= Task to carry out =
Please resume the passage on the desert and the garden in Scripture, picking up right after its final sentence.

= Passage to read =
The following is the first installment of what I consider some important passages from “A Longing for Home; Rethinking a Biblical Ecological Worldview”–my own Master’s thesis. I’ve been thinking about today’s particular passage a lot lately. There is an interesting metaphorical (as well as literal) relationship in Scripture between the wilderness and the garden; between the times of spiritual desert, and the new life that God wishes to give to all of us. How is it that God wishes to use the painful times in our life to lead us to rejuvenation? What does the one say about the other? This section explores the Old Testament and prophetic relationship of the two.
For centuries in the life of the Church and prior, the desert has held a particularly significant theological place. As we have seen, the desert was often the backdrop for exile, although to merely equate desert with exile would be to lose sight of this ecosystem’s true role. Although the Scriptures focus heavily on the desert during Israel’s Exodus from Egypt, the desert is also portrayed in the Old Testament—particularly through the prophets—as the place where YHWH would woo his people back to himself after they turned away from him like an unfaithful bride. Likewise, it was John the Baptist in the New Testament who fulfilled the role of the messenger whom both Isaiah and Malachi foretold would prepare the way for YHWH’s return. Continuing this tradition, many of the early Fathers of the Church sought refuge in the desert, where they produced some of the most beautiful and meditative theology in Christian history. In Scripture itself, there is no shortage of figures that turn to the desert (or wilderness) for strength, inspiration and holy rest. It is in the desert that Moses meets God face to face, that Elijah withdraws to hear the voice of YHWH. Indeed, it is the place where Jesus himself goes for forty days and forty nights to prepare to inaugurate his public ministry. Even St. Paul goes to the desert to prepare for his own ministry after his conversion in Acts of the Apostles. It should come as no surprise then, that in the Christian tradition, the garden and the desert have always been key symbols.
Why the desert? For many, the desert represents a wasteland; a certain absence of beauty. Vegetation is often sparse, life difficult to sustain. Theologian and gardener Vigen Guroian gives us some insight into the attraction. He points out that “the early Christian writers thought that there is no virtue more profound than the perpetual remembrance of our mortality.”[1] “The Bible”, he says, “recalls past paradise; it also prophecies a future blessedness.”[2]
On the flip side, we might speculate on the crucial role of gardens in Hebrew and Christian history. Every human-made garden, Guroian muses, “grows from a seed of Paradise dropped in memory by Adam’s dolorous lament. Sometimes we yearn to return to it, as though Paradise were an ordinary ‘place,’ as if with map and compass we might find it.” He quotes Jennifer Bennett who says perhaps more properly that “the archetype and perfection of every garden ‘is the place where we knew nature before innocence was lost.’”[3] It is in gardening, he says, that man longs to return to the Garden of Eden, to somehow recreate what has been destroyed. In a certain and very real sense the desert leads man to this desire. It is a stark reminder of what it is that humanity has lost.

= Given material =
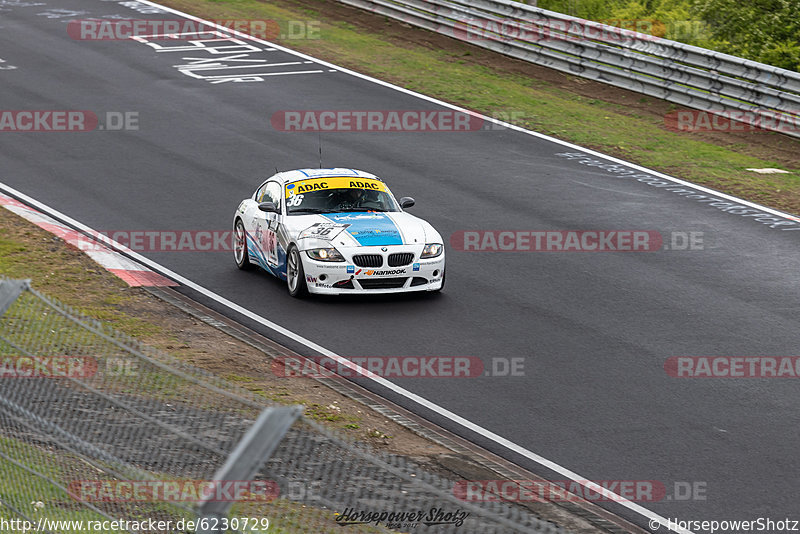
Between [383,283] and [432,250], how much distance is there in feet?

= The response =
Not coincidentally, the desert is also the place where God promised to woo his people back to himself. In Hosea, God says that despite her sin, he will “allure” Israel, “and bring her into the wilderness, and speak tenderly to her.”[4] God chooses to woo his people back to him in the desert because it was the desert where God first revealed himself to his people. Fresh from Egyptian slavery, and surprisingly, right after the golden calf apostasy, God reveals to Moses that he is,
The Lord, the Lord, a God merciful and gracious, slow to anger, and abounding in steadfast love and faithfulness, keeping steadfast love for thousands, forgiving iniquity and transgression and sin, but who will by no means free the guilty.[5]
This is by far the most in-depth view of the nature God up until this point in Scripture. Through the prophets, the Lord wanted his people to remember that it was in the desert that this was first revealed. Hosea continues:
[In the wilderness] I will give her her vineyards, and make the Valley of Achor a door of hope. And there she shall answer as in the days of her youth, as at the time when she came out of the land of Egypt.[6]
We see then that the stark reality was not only meant to be a reminder of what mankind had lost in the fall, but also to be a reminder that all hope and trust ought ultimately fall on God. In Isaiah 51:3, we read that
the Lord will comfort Zion: he will comfort all her waste places, and will make her wilderness like Eden, her desert like the garden of the Lord; joy and gladness will be found in her, thanksgiving and the voice of song.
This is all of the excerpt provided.